Bugzilla – Bug 1460
Condor Jobmanager missing several features
Last modified: 2008-07-18 15:24:32
You need to log in before you can comment on or make changes to this bug.
The condor jobmanager is missing several useful features: 1) file transfer between client/server 2) MPI 3) (optional) XML based user logs
Created an attachment (id=279) [details] Updated condor.pm jobmanager file
These improvements are made against an old version of condor.in. Any chance you could submit a patch based condor.in in the gt 3.2 alpha release? Jaime, any comments on the proposed patch? -Stu
Hey, sorry for not replying sooner. Here are my initial reactions to the proposed change, in no particular order... I think the default for XML logging should be false. Hard-coding whether to do XML logging in condor.pm concerns me a little. If an administrator changes this while any jobs are submitted, the jobmanagers for those jobs will get very confused. This problem could be avoided by having the poll() function guess the format of the log file by looking at the first line. In the poll_xml_log() function, I don't see anything that unlinks the temp file created there. Also, could the encapsulation of the job log within the "jobfile" tag be done in memory (avoiding the temp file entirely), or would that be less efficient? I'm also confused as to why poll() removes the user log only if it's not in xml format. The submit_event_user_notes doesn't seem to be related to any of the features mentioned in the ticket. Enabling file transfer may not be appropriate for some clusters. If a cluster has a shared filesystem, condor file transfer would be inefficient, though it shouldn't produce wrong behavior. Maybe this should be marked as an optional feature, though I'm not sure what default is best. This brings up a problem with the jobmanager-batch system interface. As far as I know, there's no way for condor.pm to know what (if any) files the client requested gram to stage in or out. This is especially important for input files for pools without a shared filesystem.
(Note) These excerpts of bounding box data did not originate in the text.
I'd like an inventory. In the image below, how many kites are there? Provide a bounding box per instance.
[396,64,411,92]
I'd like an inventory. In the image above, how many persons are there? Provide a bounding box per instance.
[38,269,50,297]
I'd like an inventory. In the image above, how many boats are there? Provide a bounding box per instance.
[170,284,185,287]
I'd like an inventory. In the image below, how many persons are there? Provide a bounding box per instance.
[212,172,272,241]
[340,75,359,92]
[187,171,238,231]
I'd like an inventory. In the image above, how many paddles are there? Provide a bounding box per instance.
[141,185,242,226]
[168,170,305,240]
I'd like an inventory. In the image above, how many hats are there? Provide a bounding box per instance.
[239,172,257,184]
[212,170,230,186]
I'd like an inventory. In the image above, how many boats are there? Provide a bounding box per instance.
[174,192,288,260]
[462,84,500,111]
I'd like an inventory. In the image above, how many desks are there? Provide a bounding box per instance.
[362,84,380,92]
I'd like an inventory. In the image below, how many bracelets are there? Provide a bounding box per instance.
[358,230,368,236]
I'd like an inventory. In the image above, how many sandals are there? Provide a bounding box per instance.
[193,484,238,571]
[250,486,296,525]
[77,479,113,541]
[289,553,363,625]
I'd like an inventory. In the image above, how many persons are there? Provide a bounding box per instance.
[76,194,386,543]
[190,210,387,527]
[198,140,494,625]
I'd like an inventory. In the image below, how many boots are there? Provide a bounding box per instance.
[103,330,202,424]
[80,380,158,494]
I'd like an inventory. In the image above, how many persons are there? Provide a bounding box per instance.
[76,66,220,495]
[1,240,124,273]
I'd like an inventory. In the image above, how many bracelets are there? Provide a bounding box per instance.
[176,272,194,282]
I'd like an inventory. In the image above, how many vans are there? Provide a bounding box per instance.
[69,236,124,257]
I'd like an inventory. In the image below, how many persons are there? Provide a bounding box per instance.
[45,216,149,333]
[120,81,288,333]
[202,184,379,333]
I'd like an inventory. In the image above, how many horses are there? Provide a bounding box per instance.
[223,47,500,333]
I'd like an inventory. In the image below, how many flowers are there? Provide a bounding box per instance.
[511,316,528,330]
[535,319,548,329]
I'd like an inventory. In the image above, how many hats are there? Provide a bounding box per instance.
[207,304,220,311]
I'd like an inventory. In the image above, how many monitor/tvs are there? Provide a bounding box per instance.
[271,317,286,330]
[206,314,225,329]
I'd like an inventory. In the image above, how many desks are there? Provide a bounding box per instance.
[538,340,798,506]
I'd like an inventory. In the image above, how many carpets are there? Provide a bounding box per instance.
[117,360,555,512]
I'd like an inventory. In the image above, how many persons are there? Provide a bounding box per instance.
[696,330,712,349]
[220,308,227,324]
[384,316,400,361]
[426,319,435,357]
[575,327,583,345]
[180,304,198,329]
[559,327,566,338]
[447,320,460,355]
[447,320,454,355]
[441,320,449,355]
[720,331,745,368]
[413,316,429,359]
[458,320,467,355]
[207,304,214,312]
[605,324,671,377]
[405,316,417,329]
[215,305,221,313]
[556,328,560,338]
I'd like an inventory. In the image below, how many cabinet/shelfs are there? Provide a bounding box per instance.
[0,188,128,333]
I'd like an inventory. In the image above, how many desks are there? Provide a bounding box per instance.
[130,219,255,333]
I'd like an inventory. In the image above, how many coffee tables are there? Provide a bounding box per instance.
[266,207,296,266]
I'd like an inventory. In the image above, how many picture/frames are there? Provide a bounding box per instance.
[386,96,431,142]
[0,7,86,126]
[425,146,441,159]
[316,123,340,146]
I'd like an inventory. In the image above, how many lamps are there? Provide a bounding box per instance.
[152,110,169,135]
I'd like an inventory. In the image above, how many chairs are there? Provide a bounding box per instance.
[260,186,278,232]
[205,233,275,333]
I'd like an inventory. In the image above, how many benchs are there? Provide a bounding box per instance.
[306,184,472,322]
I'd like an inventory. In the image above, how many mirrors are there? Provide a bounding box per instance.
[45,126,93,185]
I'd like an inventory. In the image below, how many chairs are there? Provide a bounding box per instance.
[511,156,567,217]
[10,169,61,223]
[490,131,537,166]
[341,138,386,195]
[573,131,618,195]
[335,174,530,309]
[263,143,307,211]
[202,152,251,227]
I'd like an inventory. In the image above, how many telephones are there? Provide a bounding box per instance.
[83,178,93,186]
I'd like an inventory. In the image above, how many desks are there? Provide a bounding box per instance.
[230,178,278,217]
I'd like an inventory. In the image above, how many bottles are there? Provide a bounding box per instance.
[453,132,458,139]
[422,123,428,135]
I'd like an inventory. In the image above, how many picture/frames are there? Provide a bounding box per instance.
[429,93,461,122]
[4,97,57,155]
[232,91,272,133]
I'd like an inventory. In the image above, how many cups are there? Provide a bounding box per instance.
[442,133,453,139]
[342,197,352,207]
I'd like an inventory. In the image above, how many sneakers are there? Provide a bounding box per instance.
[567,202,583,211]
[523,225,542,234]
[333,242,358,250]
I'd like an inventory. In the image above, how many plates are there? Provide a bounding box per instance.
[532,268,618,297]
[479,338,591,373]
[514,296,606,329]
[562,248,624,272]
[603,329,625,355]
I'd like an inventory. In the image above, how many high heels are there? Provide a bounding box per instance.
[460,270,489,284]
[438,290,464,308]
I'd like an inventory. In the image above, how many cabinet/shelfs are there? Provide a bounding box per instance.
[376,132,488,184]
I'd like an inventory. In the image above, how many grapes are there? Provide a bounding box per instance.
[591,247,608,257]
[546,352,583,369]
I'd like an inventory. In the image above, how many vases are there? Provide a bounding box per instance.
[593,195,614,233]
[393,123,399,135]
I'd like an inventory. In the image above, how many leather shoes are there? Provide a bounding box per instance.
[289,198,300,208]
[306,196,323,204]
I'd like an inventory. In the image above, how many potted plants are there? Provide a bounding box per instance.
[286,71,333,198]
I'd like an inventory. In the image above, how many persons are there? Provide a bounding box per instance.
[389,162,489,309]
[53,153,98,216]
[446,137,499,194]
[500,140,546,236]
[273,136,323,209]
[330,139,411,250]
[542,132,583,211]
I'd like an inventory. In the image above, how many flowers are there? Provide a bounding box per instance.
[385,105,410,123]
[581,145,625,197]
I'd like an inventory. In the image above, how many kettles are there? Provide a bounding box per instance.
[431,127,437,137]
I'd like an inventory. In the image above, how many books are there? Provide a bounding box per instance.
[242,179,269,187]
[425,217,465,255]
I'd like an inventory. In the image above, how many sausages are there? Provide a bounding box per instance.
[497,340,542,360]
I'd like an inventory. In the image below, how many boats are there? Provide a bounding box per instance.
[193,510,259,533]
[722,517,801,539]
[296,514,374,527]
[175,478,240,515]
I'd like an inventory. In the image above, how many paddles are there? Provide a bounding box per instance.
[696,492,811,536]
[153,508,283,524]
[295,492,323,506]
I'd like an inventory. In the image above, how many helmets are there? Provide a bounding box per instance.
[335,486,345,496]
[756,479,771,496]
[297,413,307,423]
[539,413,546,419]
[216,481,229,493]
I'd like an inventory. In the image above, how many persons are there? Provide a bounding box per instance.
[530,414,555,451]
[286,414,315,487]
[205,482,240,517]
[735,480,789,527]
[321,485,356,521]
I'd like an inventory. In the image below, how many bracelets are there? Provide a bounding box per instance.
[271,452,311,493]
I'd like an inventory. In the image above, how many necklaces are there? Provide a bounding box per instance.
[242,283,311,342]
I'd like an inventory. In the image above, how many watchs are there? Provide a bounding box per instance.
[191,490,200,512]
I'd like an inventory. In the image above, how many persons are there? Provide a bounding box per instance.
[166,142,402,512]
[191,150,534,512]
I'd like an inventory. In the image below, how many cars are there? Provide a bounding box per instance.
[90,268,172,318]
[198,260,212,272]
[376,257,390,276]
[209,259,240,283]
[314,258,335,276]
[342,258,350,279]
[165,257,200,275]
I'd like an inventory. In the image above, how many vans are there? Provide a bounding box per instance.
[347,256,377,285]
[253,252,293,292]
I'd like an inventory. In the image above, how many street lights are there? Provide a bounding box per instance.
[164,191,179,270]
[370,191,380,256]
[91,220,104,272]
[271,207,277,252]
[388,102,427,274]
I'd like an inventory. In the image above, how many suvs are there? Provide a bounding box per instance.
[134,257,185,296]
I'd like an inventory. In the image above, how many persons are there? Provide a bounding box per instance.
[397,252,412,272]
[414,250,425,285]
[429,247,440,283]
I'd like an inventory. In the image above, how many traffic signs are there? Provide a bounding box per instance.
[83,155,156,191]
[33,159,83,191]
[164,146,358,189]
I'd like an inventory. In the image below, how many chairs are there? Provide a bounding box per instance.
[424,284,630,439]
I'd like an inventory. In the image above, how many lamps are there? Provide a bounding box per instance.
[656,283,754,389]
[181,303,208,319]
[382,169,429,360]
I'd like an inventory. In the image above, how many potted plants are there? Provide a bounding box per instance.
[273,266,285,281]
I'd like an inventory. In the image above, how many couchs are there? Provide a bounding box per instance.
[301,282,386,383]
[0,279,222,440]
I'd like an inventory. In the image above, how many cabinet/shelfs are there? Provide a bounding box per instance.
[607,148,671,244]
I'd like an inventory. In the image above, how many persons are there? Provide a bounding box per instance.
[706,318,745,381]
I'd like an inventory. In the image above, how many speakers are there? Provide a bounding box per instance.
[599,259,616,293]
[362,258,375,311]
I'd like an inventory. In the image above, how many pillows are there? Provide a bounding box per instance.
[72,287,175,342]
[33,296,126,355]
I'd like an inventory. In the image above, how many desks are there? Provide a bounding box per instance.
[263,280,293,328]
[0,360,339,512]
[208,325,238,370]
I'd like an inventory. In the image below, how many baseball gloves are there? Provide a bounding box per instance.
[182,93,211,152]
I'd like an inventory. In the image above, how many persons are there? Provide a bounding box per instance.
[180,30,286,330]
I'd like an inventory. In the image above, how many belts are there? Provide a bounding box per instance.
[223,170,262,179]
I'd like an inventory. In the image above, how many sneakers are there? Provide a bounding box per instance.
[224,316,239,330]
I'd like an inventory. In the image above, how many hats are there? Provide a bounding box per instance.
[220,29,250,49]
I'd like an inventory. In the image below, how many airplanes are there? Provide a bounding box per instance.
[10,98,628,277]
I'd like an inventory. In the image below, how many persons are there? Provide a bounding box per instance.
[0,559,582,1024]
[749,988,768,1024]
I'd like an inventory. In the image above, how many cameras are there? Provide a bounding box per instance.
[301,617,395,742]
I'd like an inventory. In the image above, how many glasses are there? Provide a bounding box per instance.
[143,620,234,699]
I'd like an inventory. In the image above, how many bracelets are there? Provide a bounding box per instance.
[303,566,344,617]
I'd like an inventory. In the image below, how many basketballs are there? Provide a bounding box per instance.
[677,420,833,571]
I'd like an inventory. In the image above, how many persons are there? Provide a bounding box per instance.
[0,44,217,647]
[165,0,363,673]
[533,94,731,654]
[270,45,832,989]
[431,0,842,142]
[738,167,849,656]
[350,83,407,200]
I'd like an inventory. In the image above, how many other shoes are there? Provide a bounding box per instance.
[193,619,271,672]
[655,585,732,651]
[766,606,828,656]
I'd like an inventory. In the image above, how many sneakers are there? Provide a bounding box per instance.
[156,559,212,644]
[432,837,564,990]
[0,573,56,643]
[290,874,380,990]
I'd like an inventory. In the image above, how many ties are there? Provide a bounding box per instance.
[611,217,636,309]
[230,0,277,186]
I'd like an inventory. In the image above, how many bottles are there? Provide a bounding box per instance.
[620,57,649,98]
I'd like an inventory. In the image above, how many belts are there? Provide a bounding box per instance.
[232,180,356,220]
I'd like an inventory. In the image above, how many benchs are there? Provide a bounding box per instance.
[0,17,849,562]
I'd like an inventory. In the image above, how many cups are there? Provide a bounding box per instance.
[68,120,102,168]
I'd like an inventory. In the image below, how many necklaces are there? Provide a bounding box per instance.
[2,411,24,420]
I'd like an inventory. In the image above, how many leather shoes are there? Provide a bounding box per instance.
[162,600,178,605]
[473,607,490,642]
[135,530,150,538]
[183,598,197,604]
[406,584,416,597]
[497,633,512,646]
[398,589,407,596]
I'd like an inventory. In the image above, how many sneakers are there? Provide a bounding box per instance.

To run MPI jobs, a condor submit machine needs special configuration. If a client submits an MPI to a condor submit machine that isn't configured properly, the job may sit idle in the queue forever. I think it'd be good to add a bit of code to the submit() function that tries to determine if the submit machine has been configured to run MPI jobs. It need not be fool-proof, just catch the common cases. The modified condor.pm appears to be based on an old version. Someone would have to massage it into the current condor.pm. That shouldn't be difficult.
Jaime - thanks for the input. Given the issues and changes required, we'll have to schedule some work for this, but I don't see it happening too soon.
I'd like to raise this bug back from the dead (last comment was from March 2004). There is some movement on issue (1) - file transfer between client/server. This has been implemented and thoroughly used on at least two OSG sites (UCSD and Caltech, I believe). There is some documentation here: http://osg-docdb.opensciencegrid.org/cgi-bin/ShowDocument?docid=382. Over the next couple of days, I'll see if I can coax it into a format appropriate for a patch, and attach it to this bug (if there is interest). As for issue (2), I'd really like to see this happen (with the features that Jaime outlined below). I realize that all the globus folk are rather busy, so I'll see if we can put some resources into this here at UNL.